Em 1908, uma onda gigantesca ocorreu na Sibéria central, uma onda equivalente a mil vezes a causada pela bomba nuclear lançada sobre Hiroshima durante a Segunda Guerra Mundial. O evento destruiu toda a floresta da região em um raio de vinte quilômetros.

Desde então, as teorias vêm se fortalecendo. E enquanto alguns atribuíram o evento de Tunguska à atividade extraterrestre, a maioria dos pesquisadores acredita que a onda de choque foi causada por um meteorito.

Um asteróide acelerando em direção à Terra

Um estudo recente de um grupo de cientistas russos parece apontar nessa direção.

O evento de Tunguska lançou uma nova luz

Publicado no Monthly Notices of the Royal Astronomical Society, o estudo em questão assume que a explosão de Tunguska foi na verdade causada por um asteroide de ferro.

De acordo com os pesquisadores, um corpo do espaço teria realmente entrado na atmosfera da Terra e teria sobrevoado a Terra a baixa altitude acima da Sibéria antes de retornar e sair de onde veio.

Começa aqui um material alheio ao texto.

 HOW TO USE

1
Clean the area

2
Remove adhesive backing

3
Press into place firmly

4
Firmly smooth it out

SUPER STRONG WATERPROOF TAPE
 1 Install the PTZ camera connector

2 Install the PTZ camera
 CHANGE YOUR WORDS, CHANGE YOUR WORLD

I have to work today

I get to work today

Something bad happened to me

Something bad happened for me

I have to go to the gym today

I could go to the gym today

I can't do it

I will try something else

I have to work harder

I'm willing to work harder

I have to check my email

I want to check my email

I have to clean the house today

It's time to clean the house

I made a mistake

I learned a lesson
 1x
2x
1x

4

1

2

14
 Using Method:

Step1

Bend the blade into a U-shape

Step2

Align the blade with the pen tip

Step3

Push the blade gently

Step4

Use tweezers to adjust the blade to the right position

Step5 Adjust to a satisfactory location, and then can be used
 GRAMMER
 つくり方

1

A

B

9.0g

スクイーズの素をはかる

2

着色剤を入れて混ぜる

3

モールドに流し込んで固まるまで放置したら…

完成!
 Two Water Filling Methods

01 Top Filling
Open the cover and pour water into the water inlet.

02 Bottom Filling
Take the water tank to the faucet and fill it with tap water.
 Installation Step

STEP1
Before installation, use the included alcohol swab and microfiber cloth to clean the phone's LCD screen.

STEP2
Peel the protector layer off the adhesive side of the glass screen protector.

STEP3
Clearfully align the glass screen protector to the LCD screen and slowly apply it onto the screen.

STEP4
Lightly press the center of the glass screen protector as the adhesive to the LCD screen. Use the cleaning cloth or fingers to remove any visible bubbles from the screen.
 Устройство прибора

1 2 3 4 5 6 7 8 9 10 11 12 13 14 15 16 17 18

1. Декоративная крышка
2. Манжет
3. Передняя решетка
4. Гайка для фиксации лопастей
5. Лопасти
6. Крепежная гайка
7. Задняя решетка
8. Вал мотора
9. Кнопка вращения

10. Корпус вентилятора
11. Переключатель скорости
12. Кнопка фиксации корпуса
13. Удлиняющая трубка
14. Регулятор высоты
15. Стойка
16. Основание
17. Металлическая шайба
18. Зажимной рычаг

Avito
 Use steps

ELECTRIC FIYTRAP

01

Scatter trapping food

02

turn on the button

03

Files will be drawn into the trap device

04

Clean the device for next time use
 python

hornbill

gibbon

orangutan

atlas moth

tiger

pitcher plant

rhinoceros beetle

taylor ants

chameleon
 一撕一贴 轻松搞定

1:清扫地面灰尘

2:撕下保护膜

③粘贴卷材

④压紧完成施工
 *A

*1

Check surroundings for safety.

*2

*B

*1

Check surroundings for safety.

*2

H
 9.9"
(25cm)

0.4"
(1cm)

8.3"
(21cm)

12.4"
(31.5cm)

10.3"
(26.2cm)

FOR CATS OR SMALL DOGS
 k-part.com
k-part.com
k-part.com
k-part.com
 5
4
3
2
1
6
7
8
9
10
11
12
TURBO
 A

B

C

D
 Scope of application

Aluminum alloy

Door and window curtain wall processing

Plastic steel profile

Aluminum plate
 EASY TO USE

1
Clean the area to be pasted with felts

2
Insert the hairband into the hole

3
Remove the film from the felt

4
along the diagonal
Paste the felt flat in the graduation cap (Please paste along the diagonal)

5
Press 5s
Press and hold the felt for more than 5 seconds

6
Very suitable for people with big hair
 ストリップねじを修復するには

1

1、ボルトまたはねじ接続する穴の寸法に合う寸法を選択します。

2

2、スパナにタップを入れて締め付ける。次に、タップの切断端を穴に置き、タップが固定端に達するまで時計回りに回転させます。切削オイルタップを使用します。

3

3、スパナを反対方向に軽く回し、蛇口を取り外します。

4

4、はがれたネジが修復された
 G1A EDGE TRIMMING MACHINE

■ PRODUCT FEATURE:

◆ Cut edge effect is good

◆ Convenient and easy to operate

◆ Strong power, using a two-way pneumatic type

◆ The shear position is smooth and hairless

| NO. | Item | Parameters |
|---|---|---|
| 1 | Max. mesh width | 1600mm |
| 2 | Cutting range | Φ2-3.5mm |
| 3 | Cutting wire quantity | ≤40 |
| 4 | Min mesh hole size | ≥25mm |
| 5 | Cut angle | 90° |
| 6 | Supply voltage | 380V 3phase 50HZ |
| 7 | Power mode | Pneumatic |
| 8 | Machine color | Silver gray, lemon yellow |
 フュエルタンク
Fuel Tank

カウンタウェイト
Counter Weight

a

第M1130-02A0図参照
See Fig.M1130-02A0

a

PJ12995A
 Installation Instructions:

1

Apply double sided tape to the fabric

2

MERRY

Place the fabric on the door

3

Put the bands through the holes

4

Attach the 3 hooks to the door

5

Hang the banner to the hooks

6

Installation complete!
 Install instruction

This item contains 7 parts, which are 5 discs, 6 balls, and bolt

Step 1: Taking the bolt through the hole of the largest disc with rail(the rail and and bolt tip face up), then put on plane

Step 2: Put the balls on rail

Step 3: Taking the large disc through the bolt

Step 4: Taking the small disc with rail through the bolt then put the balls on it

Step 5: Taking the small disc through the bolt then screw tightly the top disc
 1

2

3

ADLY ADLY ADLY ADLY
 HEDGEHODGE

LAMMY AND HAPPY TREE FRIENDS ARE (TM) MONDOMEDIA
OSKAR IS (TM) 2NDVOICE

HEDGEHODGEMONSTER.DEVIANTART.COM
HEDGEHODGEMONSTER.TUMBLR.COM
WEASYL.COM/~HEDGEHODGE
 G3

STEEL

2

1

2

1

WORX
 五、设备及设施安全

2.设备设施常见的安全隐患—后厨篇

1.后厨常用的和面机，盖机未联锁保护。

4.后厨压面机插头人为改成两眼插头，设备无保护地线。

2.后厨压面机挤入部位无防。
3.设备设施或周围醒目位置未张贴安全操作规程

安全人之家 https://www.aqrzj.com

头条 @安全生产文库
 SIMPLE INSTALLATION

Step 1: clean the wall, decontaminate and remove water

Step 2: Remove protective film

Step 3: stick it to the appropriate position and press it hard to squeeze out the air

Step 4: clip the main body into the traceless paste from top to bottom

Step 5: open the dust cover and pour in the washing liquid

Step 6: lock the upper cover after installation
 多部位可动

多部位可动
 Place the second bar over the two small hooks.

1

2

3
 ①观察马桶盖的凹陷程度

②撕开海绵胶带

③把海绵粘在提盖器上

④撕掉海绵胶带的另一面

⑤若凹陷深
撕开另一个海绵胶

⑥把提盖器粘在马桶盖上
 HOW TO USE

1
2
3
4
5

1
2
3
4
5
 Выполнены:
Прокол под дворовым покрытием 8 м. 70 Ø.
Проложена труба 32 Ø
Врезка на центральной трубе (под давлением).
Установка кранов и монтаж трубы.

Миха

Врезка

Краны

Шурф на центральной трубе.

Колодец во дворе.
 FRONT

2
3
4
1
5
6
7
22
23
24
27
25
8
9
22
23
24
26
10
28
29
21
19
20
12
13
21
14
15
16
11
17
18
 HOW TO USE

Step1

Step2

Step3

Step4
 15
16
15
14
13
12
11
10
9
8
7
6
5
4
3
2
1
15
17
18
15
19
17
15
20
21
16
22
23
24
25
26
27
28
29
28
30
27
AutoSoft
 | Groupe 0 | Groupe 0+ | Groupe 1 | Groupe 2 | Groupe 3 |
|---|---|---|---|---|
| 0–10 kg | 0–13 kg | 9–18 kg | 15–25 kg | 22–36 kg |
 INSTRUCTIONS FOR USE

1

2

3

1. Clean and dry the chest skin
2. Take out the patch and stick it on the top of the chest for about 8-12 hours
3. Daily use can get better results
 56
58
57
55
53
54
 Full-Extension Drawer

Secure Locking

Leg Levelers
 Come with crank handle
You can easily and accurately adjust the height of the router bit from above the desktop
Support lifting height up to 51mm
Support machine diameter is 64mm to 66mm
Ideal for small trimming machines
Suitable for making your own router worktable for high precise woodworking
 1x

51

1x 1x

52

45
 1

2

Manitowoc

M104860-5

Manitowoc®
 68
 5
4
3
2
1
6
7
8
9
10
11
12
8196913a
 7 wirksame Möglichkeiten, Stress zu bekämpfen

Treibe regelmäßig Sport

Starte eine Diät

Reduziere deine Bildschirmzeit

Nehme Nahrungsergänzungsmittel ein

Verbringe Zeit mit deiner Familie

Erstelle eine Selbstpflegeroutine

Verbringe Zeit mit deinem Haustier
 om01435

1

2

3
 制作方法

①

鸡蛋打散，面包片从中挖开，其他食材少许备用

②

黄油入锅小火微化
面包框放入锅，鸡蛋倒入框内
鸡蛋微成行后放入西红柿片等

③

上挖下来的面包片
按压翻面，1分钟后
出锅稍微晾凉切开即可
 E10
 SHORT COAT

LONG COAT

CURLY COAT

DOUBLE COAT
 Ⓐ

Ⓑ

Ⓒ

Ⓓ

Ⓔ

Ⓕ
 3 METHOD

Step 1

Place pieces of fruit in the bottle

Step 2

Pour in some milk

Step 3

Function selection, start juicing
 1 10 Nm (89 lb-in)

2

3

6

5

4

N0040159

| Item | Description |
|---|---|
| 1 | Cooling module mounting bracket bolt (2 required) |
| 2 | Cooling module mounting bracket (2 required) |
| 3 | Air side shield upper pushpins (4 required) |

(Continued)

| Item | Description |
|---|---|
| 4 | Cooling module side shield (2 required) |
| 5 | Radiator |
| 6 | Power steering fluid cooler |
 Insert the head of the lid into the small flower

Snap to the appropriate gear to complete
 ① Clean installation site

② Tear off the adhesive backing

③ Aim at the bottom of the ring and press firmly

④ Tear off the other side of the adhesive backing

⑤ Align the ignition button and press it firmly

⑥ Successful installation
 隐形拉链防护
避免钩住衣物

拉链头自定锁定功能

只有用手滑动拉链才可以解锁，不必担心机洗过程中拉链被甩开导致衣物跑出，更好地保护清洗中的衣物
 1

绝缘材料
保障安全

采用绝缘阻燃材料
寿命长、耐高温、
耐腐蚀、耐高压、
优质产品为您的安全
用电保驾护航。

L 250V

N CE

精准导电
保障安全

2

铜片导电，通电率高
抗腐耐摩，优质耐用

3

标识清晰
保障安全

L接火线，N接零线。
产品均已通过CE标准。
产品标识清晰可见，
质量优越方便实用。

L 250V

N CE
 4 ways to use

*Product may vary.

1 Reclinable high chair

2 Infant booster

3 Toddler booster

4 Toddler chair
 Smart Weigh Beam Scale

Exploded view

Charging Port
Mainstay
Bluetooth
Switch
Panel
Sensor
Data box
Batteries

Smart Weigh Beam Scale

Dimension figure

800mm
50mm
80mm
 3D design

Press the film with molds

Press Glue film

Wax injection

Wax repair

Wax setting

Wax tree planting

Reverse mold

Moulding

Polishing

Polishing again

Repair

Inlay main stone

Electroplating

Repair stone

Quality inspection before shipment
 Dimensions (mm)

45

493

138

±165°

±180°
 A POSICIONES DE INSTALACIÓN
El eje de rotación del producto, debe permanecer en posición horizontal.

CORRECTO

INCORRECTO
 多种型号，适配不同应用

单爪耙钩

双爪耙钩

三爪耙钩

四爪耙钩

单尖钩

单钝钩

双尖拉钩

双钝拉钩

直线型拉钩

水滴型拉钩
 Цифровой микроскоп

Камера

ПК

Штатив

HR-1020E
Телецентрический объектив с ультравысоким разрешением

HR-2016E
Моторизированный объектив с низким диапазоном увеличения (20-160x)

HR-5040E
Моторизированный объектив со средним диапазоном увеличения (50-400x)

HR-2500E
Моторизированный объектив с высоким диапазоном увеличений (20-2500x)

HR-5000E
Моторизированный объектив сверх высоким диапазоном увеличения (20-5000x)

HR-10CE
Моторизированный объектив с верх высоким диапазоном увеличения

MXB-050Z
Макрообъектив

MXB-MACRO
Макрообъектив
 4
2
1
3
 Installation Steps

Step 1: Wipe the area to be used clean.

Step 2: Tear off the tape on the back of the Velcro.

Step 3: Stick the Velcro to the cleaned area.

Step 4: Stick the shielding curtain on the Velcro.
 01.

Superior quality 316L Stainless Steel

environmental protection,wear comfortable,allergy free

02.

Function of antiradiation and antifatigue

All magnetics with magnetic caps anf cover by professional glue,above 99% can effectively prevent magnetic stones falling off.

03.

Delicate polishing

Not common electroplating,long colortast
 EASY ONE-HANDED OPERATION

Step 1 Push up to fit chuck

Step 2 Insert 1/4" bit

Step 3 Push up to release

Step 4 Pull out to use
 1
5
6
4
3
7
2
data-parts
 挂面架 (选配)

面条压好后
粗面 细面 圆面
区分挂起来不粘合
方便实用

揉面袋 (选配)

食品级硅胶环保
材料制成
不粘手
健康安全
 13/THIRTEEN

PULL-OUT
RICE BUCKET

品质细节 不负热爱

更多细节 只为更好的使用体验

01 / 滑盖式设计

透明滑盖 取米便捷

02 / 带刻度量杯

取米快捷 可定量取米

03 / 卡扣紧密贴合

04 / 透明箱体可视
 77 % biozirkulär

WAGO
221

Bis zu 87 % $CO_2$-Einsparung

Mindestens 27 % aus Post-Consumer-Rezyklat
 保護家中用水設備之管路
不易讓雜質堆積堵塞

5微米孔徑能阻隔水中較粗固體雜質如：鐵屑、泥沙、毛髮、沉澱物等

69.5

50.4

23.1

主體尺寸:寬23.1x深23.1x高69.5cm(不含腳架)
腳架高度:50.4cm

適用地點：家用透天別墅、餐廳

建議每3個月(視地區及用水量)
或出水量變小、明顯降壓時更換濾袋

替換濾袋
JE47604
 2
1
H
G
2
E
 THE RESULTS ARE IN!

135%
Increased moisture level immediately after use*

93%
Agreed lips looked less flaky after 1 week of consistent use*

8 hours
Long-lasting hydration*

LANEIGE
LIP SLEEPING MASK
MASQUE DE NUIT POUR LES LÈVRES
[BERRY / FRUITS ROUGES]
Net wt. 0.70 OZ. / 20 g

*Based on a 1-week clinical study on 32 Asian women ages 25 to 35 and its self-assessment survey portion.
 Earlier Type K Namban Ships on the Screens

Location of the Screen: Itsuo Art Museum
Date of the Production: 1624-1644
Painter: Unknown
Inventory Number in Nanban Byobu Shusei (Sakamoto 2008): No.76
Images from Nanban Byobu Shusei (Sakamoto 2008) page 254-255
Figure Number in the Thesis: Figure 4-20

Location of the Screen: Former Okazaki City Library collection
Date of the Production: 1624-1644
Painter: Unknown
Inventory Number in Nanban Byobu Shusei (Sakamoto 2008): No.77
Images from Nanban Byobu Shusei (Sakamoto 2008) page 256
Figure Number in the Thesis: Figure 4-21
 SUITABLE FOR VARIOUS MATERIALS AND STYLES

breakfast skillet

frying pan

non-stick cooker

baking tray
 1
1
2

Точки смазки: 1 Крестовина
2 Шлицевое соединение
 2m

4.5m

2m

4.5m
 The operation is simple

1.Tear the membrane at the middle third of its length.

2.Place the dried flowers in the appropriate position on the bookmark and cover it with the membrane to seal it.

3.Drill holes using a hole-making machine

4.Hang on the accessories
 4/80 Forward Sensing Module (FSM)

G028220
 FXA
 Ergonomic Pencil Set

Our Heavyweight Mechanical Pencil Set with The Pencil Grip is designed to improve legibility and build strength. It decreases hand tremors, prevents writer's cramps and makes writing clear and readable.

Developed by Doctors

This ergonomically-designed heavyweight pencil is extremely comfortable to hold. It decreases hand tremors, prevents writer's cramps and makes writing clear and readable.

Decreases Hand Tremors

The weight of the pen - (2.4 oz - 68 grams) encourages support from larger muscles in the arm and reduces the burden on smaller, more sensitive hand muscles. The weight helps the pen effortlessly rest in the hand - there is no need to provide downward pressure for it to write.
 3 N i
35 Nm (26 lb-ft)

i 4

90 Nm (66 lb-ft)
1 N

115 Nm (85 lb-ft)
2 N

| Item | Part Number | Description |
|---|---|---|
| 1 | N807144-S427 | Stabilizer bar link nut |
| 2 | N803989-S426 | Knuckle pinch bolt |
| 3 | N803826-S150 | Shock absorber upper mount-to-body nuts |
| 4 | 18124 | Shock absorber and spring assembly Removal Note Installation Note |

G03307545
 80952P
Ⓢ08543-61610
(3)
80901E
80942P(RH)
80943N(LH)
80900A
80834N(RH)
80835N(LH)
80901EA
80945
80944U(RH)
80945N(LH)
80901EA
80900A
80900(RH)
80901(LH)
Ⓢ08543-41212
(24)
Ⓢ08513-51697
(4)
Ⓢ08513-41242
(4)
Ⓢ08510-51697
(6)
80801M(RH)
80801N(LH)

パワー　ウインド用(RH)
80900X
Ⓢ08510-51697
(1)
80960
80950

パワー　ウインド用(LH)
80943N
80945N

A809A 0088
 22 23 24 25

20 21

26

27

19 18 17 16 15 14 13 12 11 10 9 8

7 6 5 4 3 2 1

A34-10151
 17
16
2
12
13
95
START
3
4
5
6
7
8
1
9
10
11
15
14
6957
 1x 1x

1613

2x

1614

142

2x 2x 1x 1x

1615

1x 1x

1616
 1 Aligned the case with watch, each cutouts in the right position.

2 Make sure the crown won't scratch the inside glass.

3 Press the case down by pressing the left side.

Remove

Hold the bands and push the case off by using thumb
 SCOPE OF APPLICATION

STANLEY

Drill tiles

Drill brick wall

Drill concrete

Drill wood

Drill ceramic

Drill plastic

Isso explicaria por que nenhum fragmento de meteorito foi encontrado no local, mas principalmente por que as expedições realizadas no local não revelaram a existência de nenhuma cratera de impacto. O asteróide não teria tocado a superfície do planeta. No entanto, sua velocidade teria sido suficiente para causar uma explosão na área, uma explosão que derrubou mais de 80 milhões de árvores em uma área de mais de dois mil quilômetros quadrados e que também causou um incêndio na floresta russa.

Mas o estudo não para por aí e também dá mais precisão sobre a trajetória e a velocidade do corpo.

Um meteorito de ferro na origem do fenômeno?

Segundo os pesquisadores, a rocha espacial teria de fato atingido uma altitude de 10 a 15 quilômetros a uma velocidade de 20 quilômetros por segundo, causando ao mesmo tempo a onda de choque na origem do evento. Para o corpo se recuperar, os cientistas estimam que seu diâmetro deveria estar entre 50 e 200 metros. Quanto à sua composição, a violência da explosão sugere que o corpo era de ferro.

A modelagem matemática realizada pelos pesquisadores mostrou de fato que um corpo feito de pedra ou gelo teria necessariamente perdido sua massa ao entrar na atmosfera da Terra, o que não permitiria que ele se recuperasse depois.

No entanto, esta teoria deve ser tomada pelo que é: uma teoria. No momento, os pesquisadores não apresentaram nenhuma evidência para apoiar sua tese. E quando se trata de ciência, é sempre melhor aplicar o princípio da precaução.